🤖 AI Summary
This work addresses the challenge of fragmented and frequently paused speech output in simultaneous speech-to-speech translation, which arises from stringent low-latency constraints and compromises fluency while increasing listeners’ cognitive load. The authors propose a fluency-aware optimization framework that, for the first time, leverages internal model signals—such as linguistic diversity and prosodic duration variation—to dynamically adjust speech output pacing without sacrificing latency. By adaptively modulating the rhythm of generated speech, the method effectively reduces inter-segment silences and enhances overall coherence.

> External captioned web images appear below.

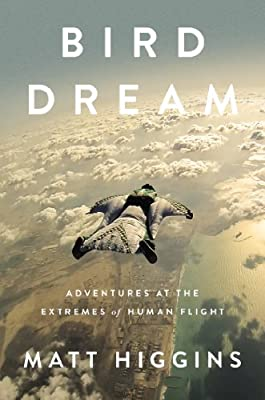 Bird Dream: Adventures at the Extremes of Human Flight.pdf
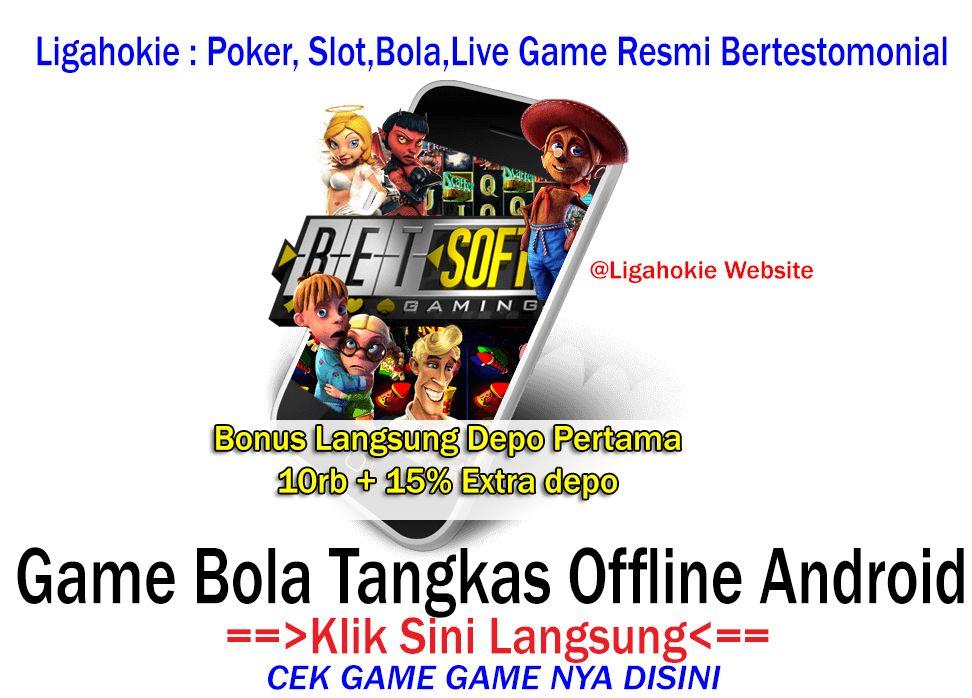 Game Bola Tangkas Offline Android Bonus 10rb 15 Member Baru Website Poker Game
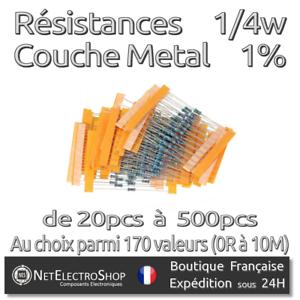 Couche Métal Résistances liste 170 valeurs 1/% 1//4W Valeurs au choix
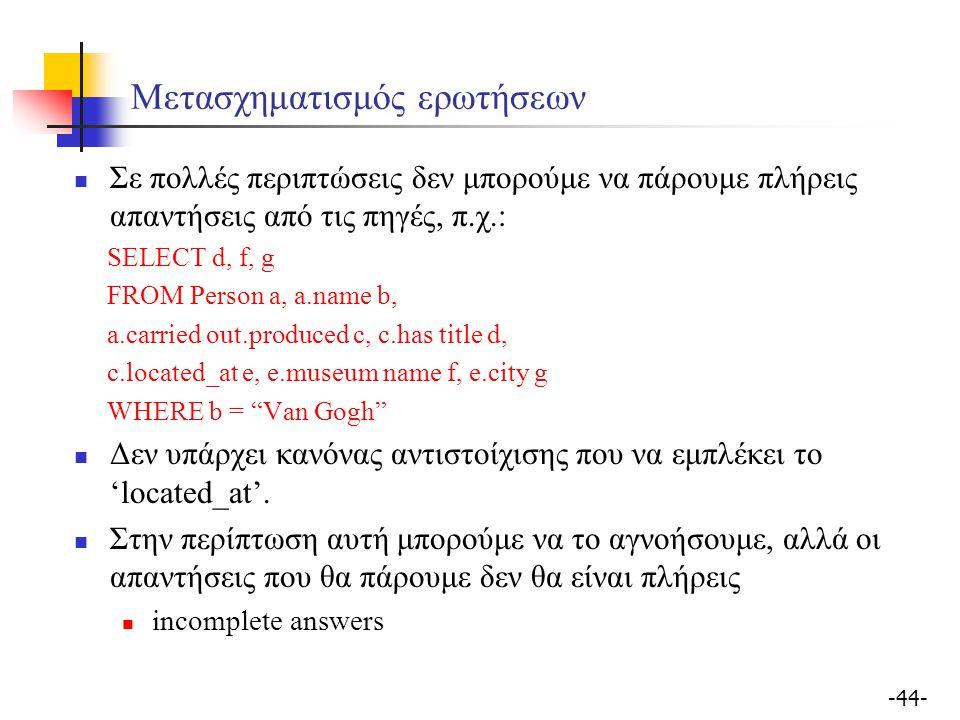 -44- Μετασχηματισμός ερωτήσεων Σε πολλές περιπτώσεις δεν μπορούμε να πάρουμε πλήρεις απαντήσεις από τις πηγές, π.χ.: SELECT d, f, g FROM Person a, a.name b, a.carried out.produced c, c.has title d, c.located_at e, e.museum name f, e.city g WHERE b = Van Gogh Δεν υπάρχει κανόνας αντιστοίχισης που να εμπλέκει το 'located_at'.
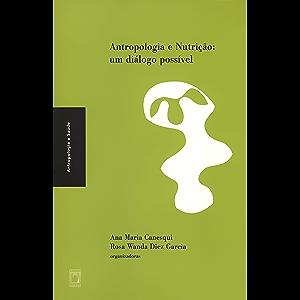Antropologia e nutrição: um diálogo possível (Portuguese Edition)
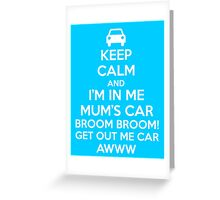Keep Calm and I'm in Me Mum's Car! Greeting Card
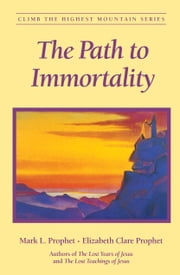 The Path to Immortality ebook by Mark L. Prophet,Elizabeth Clare Prophet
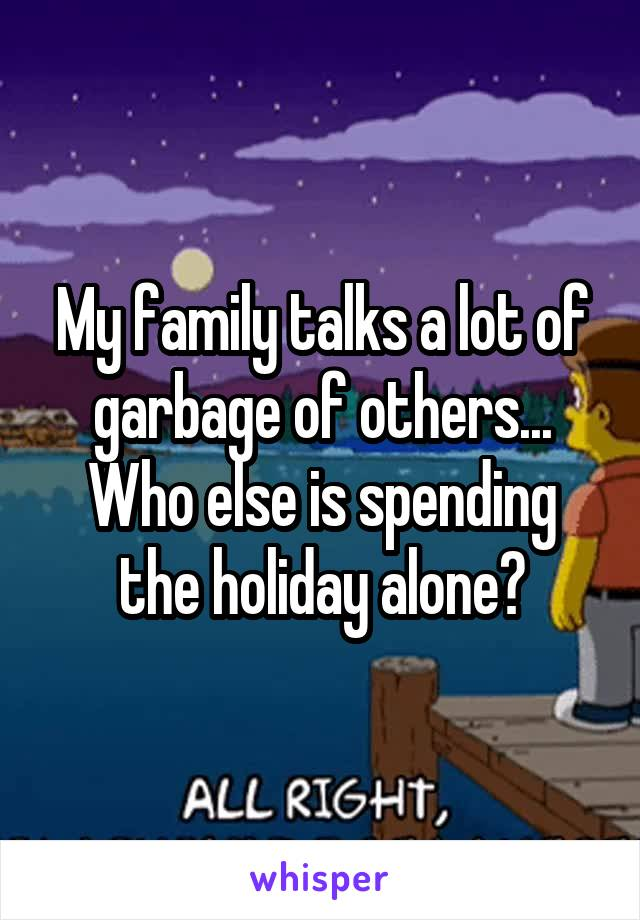 My family talks a lot of garbage of others... Who else is spending the holiday alone?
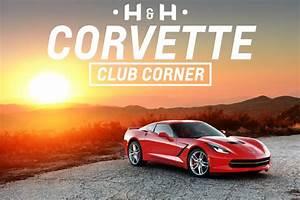 Corvette Club Corner   H&H Corvette Newsletter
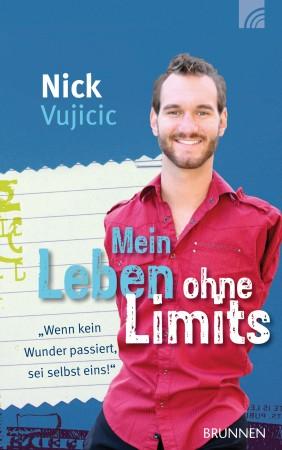 Mein Leben ohne Limits - Wenn kein Wunder geschieht, sei selbst eins!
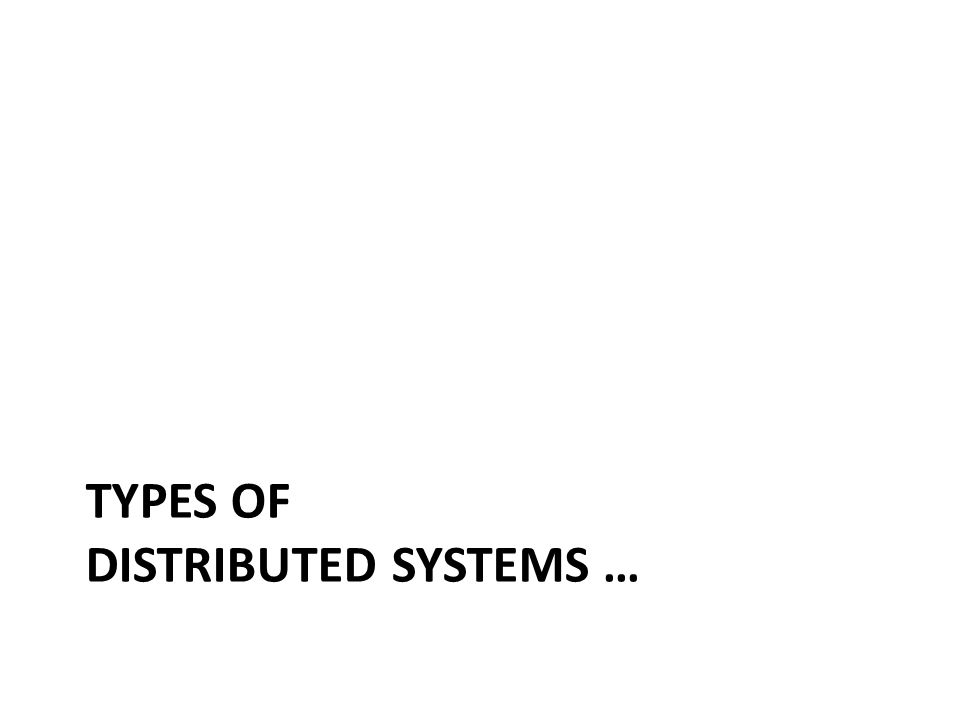 TYPES OF DISTRIBUTED SYSTEMS …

Evaluated on both short- and long-form benchmarks, the approach consistently yields more natural-sounding speech streams while maintaining competitive translation quality and latency performance.
📝 Abstract
Simultaneous speech-to-speech translation aims to enable near-real-time communication by minimizing latency, offering a compelling, real-time alternative to the high latency of consecutive translation. However, the excessive pursuit of low latency often results in fragmented chunk-wise speech. Consequently, listeners are subjected to an unnatural acoustic flow punctuated by frequent pauses, which could increase their cognitive load. To bridge this gap, we introduce a fluency-aware optimization framework designed to discover the sweet spot between the low-latency benefits of simultaneous translation and the natural flow of consecutive translation. Our framework minimizes inter-chunk silences by leveraging model-internal signals, including linguistic diversity and induced temporal variability in speech durations. Experiments on short- and long-form benchmarks show that our framework produces natural speech flow while maintaining competitive latency and translation quality.